## Automated Data Quality Monitoring
**Objective**: Use Great Expectations to perform data profiling and write validation rules.

1. Data Profiling with Great Expectations

### Profile a JSON dataset with product sales data to check for null values in the 'ProductID' and 'Price' fields.
- Create an expectation suite and connect it to the data context.
- Use the `expect_column_values_to_not_be_null` expectation to profile these fields.
- Review the summary to identify any unexpected null values.

In [None]:
# write your code from here
import great_expectations as ge
import os

project_root_dir = os.getcwd()
context = ge.get_context(context_root_dir=project_root_dir)
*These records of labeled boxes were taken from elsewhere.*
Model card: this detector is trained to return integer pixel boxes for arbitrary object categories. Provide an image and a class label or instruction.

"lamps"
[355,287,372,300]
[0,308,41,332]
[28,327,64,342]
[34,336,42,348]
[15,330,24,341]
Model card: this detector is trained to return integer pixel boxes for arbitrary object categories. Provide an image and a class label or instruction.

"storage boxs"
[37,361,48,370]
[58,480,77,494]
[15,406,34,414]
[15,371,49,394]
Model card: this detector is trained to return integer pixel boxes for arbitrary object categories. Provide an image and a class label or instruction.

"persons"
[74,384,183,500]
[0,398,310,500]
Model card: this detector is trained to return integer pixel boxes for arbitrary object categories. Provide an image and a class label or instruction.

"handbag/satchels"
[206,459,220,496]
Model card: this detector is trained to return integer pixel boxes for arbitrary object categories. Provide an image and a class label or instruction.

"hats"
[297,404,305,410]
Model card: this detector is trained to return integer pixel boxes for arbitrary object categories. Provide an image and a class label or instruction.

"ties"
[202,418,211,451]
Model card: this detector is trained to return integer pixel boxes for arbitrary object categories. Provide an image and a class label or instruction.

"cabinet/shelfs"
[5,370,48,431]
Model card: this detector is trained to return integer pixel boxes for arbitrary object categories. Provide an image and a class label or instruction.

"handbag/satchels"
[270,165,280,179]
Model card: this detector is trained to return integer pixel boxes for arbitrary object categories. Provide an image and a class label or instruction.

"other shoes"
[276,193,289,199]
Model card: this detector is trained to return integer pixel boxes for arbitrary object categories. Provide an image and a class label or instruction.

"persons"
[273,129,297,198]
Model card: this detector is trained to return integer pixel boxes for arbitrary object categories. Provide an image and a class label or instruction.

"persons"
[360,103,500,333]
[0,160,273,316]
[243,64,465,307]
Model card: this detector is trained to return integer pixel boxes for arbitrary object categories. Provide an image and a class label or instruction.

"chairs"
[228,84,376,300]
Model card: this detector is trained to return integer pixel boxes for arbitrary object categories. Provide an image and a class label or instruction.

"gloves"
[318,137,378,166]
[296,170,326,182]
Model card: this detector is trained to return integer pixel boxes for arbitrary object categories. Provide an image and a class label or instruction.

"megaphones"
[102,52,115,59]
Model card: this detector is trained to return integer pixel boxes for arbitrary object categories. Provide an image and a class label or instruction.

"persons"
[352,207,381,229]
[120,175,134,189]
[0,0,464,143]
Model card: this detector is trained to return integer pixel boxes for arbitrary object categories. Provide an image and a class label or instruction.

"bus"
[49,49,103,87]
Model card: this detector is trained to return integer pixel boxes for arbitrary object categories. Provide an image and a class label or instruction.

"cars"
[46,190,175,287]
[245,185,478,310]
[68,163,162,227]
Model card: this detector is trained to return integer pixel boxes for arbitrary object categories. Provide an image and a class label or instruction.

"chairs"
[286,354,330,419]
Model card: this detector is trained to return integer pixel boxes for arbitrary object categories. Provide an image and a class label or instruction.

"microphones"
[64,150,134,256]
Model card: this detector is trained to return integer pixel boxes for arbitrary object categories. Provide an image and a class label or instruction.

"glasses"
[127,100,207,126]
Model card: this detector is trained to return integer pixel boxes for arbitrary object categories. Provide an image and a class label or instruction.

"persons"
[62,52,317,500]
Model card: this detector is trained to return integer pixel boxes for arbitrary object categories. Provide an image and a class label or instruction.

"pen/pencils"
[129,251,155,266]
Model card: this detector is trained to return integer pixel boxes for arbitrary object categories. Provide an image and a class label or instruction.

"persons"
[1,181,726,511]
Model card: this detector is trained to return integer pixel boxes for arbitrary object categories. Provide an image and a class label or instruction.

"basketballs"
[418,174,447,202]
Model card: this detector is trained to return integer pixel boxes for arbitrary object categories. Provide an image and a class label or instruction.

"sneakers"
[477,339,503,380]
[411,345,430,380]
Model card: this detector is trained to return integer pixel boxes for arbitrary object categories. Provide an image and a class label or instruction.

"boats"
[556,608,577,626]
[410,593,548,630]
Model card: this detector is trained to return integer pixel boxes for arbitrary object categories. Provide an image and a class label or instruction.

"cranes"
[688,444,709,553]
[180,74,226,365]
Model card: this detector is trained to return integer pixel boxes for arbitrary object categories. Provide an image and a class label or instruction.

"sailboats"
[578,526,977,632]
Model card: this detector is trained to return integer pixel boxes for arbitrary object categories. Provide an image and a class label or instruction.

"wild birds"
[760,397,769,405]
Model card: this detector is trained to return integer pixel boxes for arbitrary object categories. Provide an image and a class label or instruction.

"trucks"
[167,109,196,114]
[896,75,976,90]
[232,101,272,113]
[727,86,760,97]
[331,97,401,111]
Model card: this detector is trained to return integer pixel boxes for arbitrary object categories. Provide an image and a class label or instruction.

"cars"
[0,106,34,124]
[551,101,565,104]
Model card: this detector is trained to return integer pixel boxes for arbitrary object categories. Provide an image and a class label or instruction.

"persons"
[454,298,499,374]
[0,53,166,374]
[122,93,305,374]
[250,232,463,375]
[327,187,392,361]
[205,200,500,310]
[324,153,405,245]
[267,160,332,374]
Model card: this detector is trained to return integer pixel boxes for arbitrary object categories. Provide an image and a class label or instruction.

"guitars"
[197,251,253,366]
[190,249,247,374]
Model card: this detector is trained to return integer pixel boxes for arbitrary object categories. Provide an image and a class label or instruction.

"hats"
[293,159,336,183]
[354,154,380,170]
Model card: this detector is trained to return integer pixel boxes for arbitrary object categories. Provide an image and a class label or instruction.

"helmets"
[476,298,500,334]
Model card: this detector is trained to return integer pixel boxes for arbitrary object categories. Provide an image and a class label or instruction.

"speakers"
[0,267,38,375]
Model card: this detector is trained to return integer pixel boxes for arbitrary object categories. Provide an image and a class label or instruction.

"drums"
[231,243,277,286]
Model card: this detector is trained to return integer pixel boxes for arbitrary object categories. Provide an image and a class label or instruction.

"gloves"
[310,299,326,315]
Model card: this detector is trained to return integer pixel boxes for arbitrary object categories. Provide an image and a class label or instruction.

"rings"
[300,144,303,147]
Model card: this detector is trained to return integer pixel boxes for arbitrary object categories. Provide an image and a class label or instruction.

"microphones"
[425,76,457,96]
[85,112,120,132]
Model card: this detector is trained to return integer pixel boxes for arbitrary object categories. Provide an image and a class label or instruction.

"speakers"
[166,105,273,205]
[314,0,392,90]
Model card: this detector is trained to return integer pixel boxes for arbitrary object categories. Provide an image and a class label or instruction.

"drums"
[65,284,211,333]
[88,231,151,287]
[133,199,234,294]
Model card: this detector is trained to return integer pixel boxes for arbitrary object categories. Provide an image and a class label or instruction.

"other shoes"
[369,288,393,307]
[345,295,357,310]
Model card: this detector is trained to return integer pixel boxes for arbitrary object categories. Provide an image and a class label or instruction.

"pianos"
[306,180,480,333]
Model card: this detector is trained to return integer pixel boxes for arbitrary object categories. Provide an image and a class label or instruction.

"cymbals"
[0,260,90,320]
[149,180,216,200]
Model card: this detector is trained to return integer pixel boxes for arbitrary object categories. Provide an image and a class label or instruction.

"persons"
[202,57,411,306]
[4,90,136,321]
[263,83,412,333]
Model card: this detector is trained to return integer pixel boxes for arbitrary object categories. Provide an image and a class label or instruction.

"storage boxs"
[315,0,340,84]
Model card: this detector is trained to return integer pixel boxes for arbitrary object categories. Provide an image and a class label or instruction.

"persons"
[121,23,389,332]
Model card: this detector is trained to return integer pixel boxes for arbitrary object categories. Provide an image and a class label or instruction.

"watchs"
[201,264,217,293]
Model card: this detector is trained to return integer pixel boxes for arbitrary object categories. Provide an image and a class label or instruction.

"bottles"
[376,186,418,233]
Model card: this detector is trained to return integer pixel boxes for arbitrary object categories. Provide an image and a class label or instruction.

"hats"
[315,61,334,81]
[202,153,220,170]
# Load JSON data batch for profiling
batch = context.get_batch({
    "datasource_name": "sales_data_source",
    "data_connector_name": "default_runtime_data_connector_name",
    "data_asset_name": "product_sales_json",
    "runtime_parameters": {"path": "data/product_sales.json"},
    "batch_identifiers": {"default_identifier_name": "profile_run"},
})

suite_name = "product_sales_profile_suite"
try:
    context.create_expectation_suite(expectation_suite_name=suite_name, overwrite_existing=True)
except Exception as e:
    print(f"Suite creation or overwrite error: {e}")

batch.expect_column_values_to_not_be_null(column="ProductID")
batch.expect_column_values_to_not_be_null(column="Price")

context.save_expectation_suite(batch.get_expectation_suite(), suite_name)

results = context.run_validation_operator(
    "action_list_operator",
    assets_to_validate=[batch],
    run_name="profile_validation_run"
)

validation_result = results.list_validation_results()[0]
print(f"Validation Success: {validation_result.success}")
for result in validation_result.results:
    if result.expectation_config.expectation_type == "expect_column_values_to_not_be_null":
        print(f"Column: {result.expectation_config.kwargs['column']}")
        print(f"Success: {result.success}")
        print(f"Unexpected Nulls Count: {result.result.get('unexpected_count', 0)}")

context.build_data_docs()


2. Writing Validation Rules for Data Ingestion

### Define validation rules for an API data source to confirm that 'Status' field contains only predefined statuses ('Active', 'Inactive').

- Apply `expect_column_values_to_be_in_set` to check field values during data ingestion.
- Execute the validation and review any mismatches.

In [None]:
# write your code from here
import great_expectations as ge
import os

project_root_dir = os.getcwd()
context = ge.get_context(context_root_dir=project_root_dir)

# Load API data batch for validation (assume JSON file from API response saved locally for example)
batch = context.get_batch({
    "datasource_name": "api_data_source",
    "data_connector_name": "default_runtime_data_connector_name",
    "data_asset_name": "api_status_data",
    "runtime_parameters": {"path": "data/api_status.json"},
    "batch_identifiers": {"default_identifier_name": "validation_run"},
})

suite_name = "api_status_validation_suite"
try:
    context.create_expectation_suite(expectation_suite_name=suite_name, overwrite_existing=True)
except Exception as e:
    print(f"Suite creation or overwrite error: {e}")

allowed_statuses = ["Active", "Inactive"]
batch.expect_column_values_to_be_in_set(column="Status", value_set=allowed_statuses)

context.save_expectation_suite(batch.get_expectation_suite(), suite_name)

results = context.run_validation_operator(
    "action_list_operator",
    assets_to_validate=[batch],
    run_name="api_status_validation_run"
)

validation_result = results.list_validation_results()[0]
print(f"Validation Success: {validation_result.success}")
for result in validation_result.results:
    if result.expectation_config.expectation_type == "expect_column_values_to_be_in_set":
        print(f"Column: {result.expectation_config.kwargs['column']}")
        print(f"Success: {result.success}")
        print(f"Unexpected Count: {result.result.get('unexpected_count', 0)}")
        if not result.success:
            print(f"Unexpected Values Sample: {result.result.get('partial_unexpected_list', [])}")

context.build_data_docs()